The numbers tell the story. In trials conducted at the Centre for Human Drug Research in the Netherlands, 47 healthy participants took five different doses of the company's engineered compound. Every single person experienced psychoactive effects within 30 minutes, with peak intensity hitting around 90 minutes. But here's the kicker - zero hallucinations, zero self-disintegration, zero of the overwhelming experiences that make traditional psychedelics so intimidating for many patients.
"We created the least psychedelic psychedelic that's psychoactive," CEO Dillan DiNardo told WIRED. "It is quite psychoactive, but there are no hallucinations." That's not marketing speak - brain imaging data confirmed the compound produced the same neural patterns as psilocybin and other first-generation psychedelics, just without the mental fireworks.
The breakthrough stems from Mindstate's unique AI approach to drug discovery. Founded in 2021 with backing from Y Combinator and the founders of OpenAI, Neuralink, Instacart, Coinbase, and Twitch, the company built AI models that digest biochemical data from psychoactive drugs alongside more than 70,000 "trip reports" scraped from clinical trials, drug forums, Reddit, and even the dark web.
This massive dataset allowed Mindstate to reverse-engineer what makes psychedelics tick. Their analysis revealed that MSD-001, a proprietary formulation of 5-MeO-MiPT (street name "moxy"), targets the brain's serotonin 2a receptor without the messy multi-site interactions that cause classic psychedelic chaos.
"The thesis was, if we essentially stripped out all of those other biochemical interactions, we'd be left with a drug that was quite tofu-like by psychedelic standards," DiNardo explained. Participants reported heightened emotions, enhanced imagination, and brighter colors - but maintained full awareness and control throughout their experience.
The implications are huge for patients currently locked out of psychedelic therapy. Alan Davis, director of the Center for Psychedelic Drug Research at Ohio State University, sees potential for treating individuals with psychotic disorders, personality disorders, and other conditions where traditional psychedelics are too risky. "These findings suggest that a mild psychedelic experience, one without hallucinations, could make for a safe and potentially therapeutic experience," Davis told WIRED.
Mindstate's timing couldn't be better.
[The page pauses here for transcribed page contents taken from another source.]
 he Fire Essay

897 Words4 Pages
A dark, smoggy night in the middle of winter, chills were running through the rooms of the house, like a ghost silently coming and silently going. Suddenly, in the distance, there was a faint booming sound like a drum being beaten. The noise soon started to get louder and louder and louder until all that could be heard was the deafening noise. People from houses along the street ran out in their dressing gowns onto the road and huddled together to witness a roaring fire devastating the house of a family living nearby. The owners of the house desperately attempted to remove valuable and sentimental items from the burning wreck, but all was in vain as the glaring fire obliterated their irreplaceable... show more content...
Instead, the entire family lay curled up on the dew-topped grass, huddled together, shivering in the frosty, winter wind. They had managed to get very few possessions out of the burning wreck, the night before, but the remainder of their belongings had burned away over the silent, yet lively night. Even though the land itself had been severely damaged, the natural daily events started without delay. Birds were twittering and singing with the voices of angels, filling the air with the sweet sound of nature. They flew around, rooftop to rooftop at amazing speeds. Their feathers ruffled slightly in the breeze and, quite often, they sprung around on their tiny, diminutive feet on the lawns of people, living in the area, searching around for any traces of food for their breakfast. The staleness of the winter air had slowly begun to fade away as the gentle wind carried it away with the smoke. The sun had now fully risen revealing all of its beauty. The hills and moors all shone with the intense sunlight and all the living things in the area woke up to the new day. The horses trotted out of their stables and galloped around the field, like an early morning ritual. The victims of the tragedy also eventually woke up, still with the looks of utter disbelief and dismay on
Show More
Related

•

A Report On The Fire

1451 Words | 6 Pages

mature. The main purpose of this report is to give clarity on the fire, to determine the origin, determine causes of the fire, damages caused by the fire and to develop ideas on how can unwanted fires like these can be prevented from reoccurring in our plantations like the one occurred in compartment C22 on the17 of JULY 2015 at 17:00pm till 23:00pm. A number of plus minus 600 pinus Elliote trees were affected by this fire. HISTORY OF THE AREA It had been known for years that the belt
The FDA's rejection of MDMA-assisted therapy last year highlighted the regulatory challenges facing traditional psychedelic treatments, particularly around the complex talk therapy components. DiNardo expects Mindstate's approach to sidestep these hurdles by focusing purely on the drug's effects, similar to how Spravato (ketamine) is administered under medical supervision without extensive therapy integration.
The company isn't stopping with MSD-001. DiNardo describes their compound as "psychedelic tofu" - a neutral base that can be combined with other drugs to achieve precise mental states. Their next target combines the base compound with other molecules to reduce anxiety, increase insight, and enhance aesthetic perception, potentially treating mood disorders, compulsive behaviors, and phobias.
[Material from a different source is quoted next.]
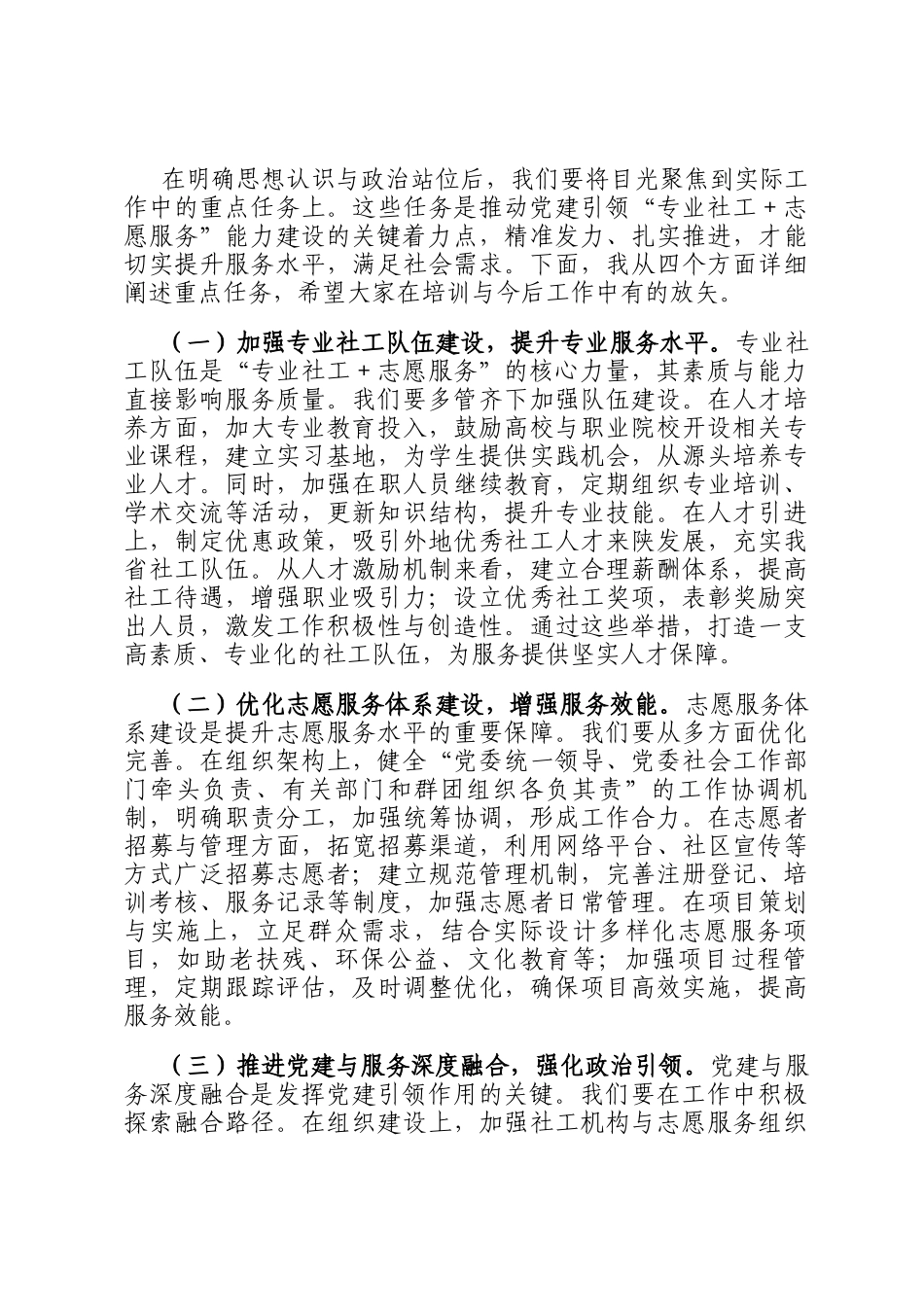 在明确思想认识与政治站位后，我们要将目光聚焦到实际工作中的重点任务上。这些任务是推动党建引领“专业社工＋志愿服务”能力建设的关键着力点，精准发力、扎实推进，才能切实提升服务水平，满足社会需求。下面，我从四个方面详细阐述重点任务，希望大家在培训与今后工作中有的放矢。

（一）加强专业社工队伍建设，提升专业服务水平。专业社工队伍是“专业社工＋志愿服务”的核心力量，其素质与能力直接影响服务质量。我们要多管齐下加强队伍建设。在人才培养方面，加大专业教育投入，鼓励高校与职业院校开设相关专业课程，建立实习基地，为学生提供实践机会，从源头培养专业人才。同时，加强在职人员继续教育，定期组织专业培训、学术交流等活动，更新知识结构，提升专业技能。在人才引进上，制定优惠政策，吸引外地优秀社工人才来陕发展，充实我省社工队伍。从人才激励机制来看，建立合理薪酬体系，提高社工待遇，增强职业吸引力；设立优秀社工奖项，表彰奖励突出人员，激发工作积极性与创造性。通过这些举措，打造一支高素质、专业化的社工队伍，为服务提供坚实人才保障。

（二）优化志愿服务体系建设，增强服务效能。志愿服务体系建设是提升志愿服务水平的重要保障。我们要从多方面优化完善。在组织架构上，健全“党委统一领导、党委社会工作部门牵头负责、有关部门和群团组织各负其责”的工作协调机制，明确职责分工，加强统筹协调，形成工作合力。在志愿者招募与管理方面，拓宽招募渠道，利用网络平台、社区宣传等方式广泛招募志愿者；建立规范管理机制，完善注册登记、培训考核、服务记录等制度，加强志愿者日常管理。在项目策划与实施上，立足群众需求，结合实际设计多样化志愿服务项目，如助老扶残、环保公益、文化教育等；加强项目过程管理，定期跟踪评估，及时调整优化，确保项目高效实施，提高服务效能。

（三）推进党建与服务深度融合，强化政治引领。党建与服务深度融合是发挥党建引领作用的关键。我们要在工作中积极探索融合路径。在组织建设上，加强社工机构与志愿服务组织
Not everyone's convinced this approach captures the full value of psychedelics. Rachel Yehuda, director of the Parsons Research Center for Psychedelic Healing at Mount Sinai, argues that "psychedelics are valuable because of their richness, their unpredictability, and the depth that comes from engaging with unconscious material." She doesn't consider Mindstate's compound a true psychedelic.
But for the millions suffering from depression and anxiety who just want relief without existential upheaval, Mindstate's "least psychedelic psychedelic" could be exactly what they need. As Yehuda acknowledges, "A lot of people who are suffering from depression and anxiety just want to feel better. And that's OK."
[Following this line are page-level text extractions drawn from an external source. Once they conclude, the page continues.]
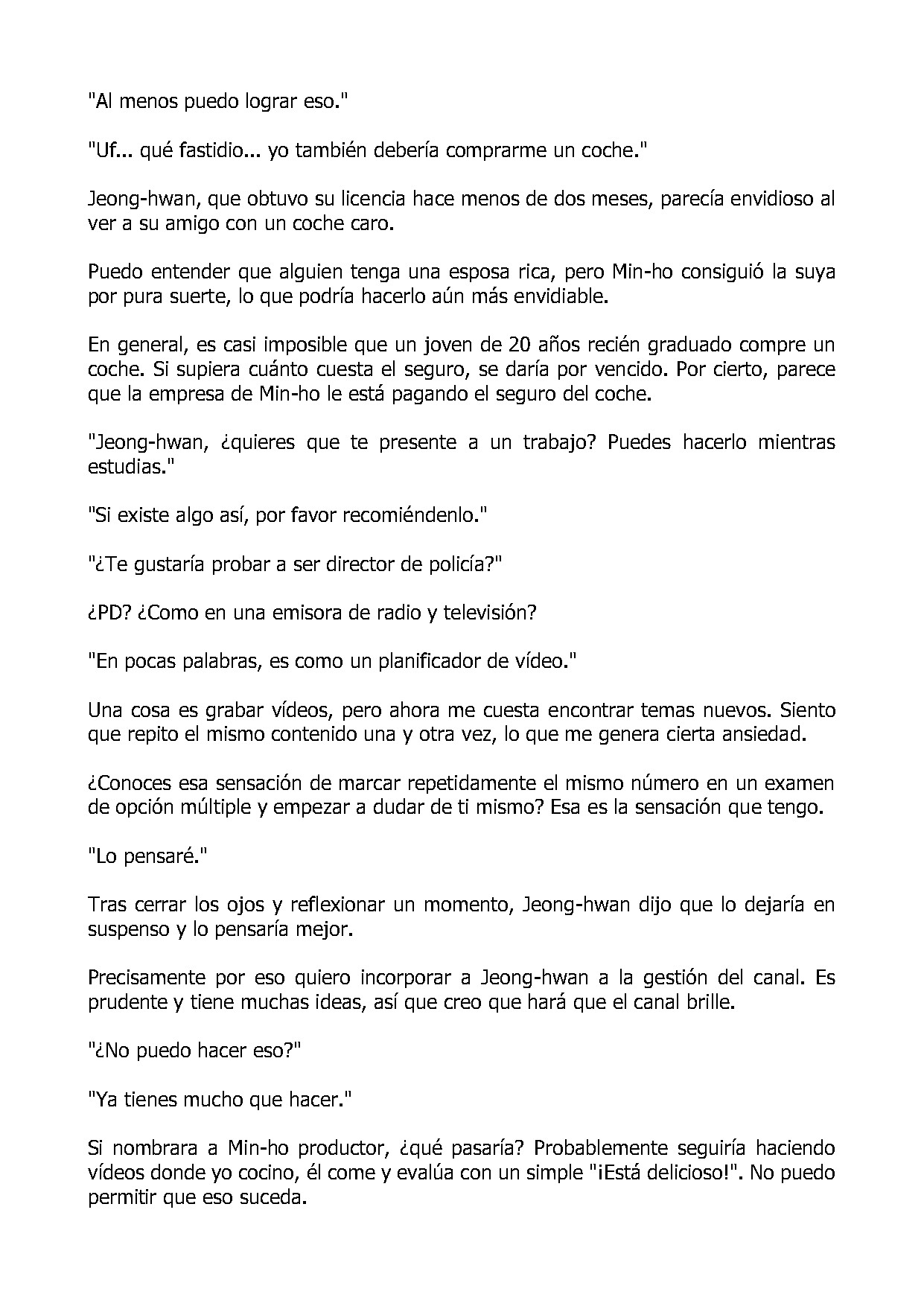 "Al menos puedo lograr eso."

"Uf... qué fastidio... yo también debería comprarme un coche."

Jeong-hwan, que obtuvo su licencia hace menos de dos meses, parecía envidioso al ver a su amigo con un coche caro.

Puedo entender que alguien tenga una esposa rica, pero Min-ho consiguió la suya por pura suerte, lo que podría hacerlo aún más envidiable.

En general, es casi imposible que un joven de 20 años recién graduado compre un coche. Si supiera cuánto cuesta el seguro, se daría por vencido. Por cierto, parece que la empresa de Min-ho le está pagando el seguro del coche.

"Jeong-hwan, ¿quieres que te presente a un trabajo? Puedes hacerlo mientras estudias."

"Si existe algo así, por favor recomiéndenlo."

"¿Te gustaría probar a ser director de policía?"

¿PD? ¿Como en una emisora de radio y televisión?

"En pocas palabras, es como un planificador de vídeo."

Una cosa es grabar vídeos, pero ahora me cuesta encontrar temas nuevos. Siento que repito el mismo contenido una y otra vez, lo que me genera cierta ansiedad.

¿Conoces esa sensación de marcar repetidamente el mismo número en un examen de opción múltiple y empezar a dudar de ti mismo? Esa es la sensación que tengo.

"Lo pensaré."

Tras cerrar los ojos y reflexionar un momento, Jeong-hwan dijo que lo dejaría en suspenso y lo pensaría mejor.

Precisamente por eso quiero incorporar a Jeong-hwan a la gestión del canal. Es prudente y tiene muchas ideas, así que creo que hará que el canal brille.

"¿No puedo hacer eso?"

"Ya tienes mucho que hacer."

Si nombrara a Min-ho productor, ¿qué pasaría? Probablemente seguiría haciendo vídeos donde yo cocino, él come y evalúa con un simple "¡Está delicioso!". No puedo permitir que eso suceda.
Mindstate's success represents more than just another biotech milestone - it's proof that AI can solve medicine's most complex challenges by finding entirely new approaches. By stripping away psychedelics' scariest side effects while preserving their therapeutic potential, the company has opened a path for millions of patients who couldn't access these treatments before. Whether this "psychedelic tofu" approach captures the full healing power of traditional compounds remains to be seen, but for an industry desperate for safer alternatives, Mindstate just delivered exactly what the doctor ordered.